Re: htdig: Htsearch does not exclude bad_words
Wed, 13 May 1998 10:37:46 +0930 (CST)

On 12 May, John Lines wrote:
> Our documents which are indexed with htdig include some about the year 2000,
> and one of my users did a search for 'year 2000' and was surprised not to
> get anything back.
> I suspect that htdig excludes pure numbers from the words it collects, and
> so when he asked for 'year AND 2000' it didnt find anything - but that came
> as a bit of a surprise to the user. Htsearch can also be prevented from
> finding words which do really exist by including a word from the bad_words
> list in the search, for example 'free will' (assuming a database of
> philosphical
> texts.
> As a suggestion for a future enhancement it would be good if htsearch could
> identify that it was being asked to search for a noise word and either
> silently discard it, or better, tell the user 'ignored search for 2000'.

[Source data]
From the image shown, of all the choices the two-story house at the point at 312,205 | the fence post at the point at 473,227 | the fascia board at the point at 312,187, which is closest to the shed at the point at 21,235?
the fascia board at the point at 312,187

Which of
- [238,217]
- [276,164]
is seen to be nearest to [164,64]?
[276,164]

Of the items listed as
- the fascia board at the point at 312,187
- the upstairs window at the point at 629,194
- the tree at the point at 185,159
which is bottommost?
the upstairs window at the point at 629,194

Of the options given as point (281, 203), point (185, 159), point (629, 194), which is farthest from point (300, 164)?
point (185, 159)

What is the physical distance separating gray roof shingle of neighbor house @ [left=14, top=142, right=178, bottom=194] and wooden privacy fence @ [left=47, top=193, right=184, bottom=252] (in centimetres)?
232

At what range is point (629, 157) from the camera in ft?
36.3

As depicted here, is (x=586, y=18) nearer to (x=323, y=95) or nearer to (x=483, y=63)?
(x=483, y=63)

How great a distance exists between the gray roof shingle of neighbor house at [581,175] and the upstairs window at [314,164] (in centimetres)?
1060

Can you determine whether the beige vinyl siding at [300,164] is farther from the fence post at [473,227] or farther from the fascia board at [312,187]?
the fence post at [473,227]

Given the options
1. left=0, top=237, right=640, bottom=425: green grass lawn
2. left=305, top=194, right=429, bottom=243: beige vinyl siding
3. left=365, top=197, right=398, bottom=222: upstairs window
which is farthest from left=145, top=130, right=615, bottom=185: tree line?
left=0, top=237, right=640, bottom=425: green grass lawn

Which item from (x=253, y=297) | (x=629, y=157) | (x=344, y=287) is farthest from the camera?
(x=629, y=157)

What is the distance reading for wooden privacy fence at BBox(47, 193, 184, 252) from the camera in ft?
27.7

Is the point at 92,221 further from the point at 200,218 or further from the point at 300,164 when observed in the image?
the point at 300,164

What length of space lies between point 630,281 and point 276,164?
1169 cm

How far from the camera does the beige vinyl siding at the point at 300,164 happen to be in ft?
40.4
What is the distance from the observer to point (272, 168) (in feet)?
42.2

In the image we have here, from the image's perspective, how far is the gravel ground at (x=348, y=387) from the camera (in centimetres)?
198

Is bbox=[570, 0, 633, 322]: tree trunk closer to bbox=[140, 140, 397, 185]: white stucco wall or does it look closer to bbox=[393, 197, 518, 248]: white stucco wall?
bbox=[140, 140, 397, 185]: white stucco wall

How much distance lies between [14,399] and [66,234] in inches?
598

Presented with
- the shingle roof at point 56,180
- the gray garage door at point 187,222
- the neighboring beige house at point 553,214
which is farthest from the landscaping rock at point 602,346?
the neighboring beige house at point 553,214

INSTRUCTION 1 |
From the htdig post above, list the search queries the writer quotes as examples.
INSTRUCTION 2 |
Please rewrite the quoted passage in the htdig post that begins "Our documents which are indexed" as a short bulleted list that keeps its main facts.
INSTRUCTION 3 |
Give a continuation of the htdig post, starting right after its last line.

TASK RESPONSE 1 |
- 'year 2000'
- 'year AND 2000'
- 'free will'

TASK RESPONSE 2 |
- The indexed documents include some about the year 2000, but a user's search for 'year 2000' returned nothing.
- The likely reason is that htdig leaves pure numbers out of the words it collects, so 'year AND 2000' found no matches.
- Htsearch can also fail to find words that do exist when a query includes a word from the bad_words list, such as 'free will' in a database of philosophical texts.
- Suggested enhancement: htsearch should recognize a noise word in a query and either silently discard it or, better, tell the user something like 'ignored search for 2000'.

TASK RESPONSE 3 |
> John Lines

You can configure htdig to include numbers as words when it digs. You
need to add 'allow_numbers: true' to the htdig configuration file.


David Robley

WEBMASTER | Phone +61 8 8374 0970 RESEARCH CENTRE FOR INJURY STUDIES | AusEinet | Flinders University, ADELAIDE, SOUTH AUSTRALIA Visit the PHP mirror at

---------------------------------------------------------------------- To unsubscribe from the htdig mailing list, send a message to containing the single word "unsubscribe" in the body of the message.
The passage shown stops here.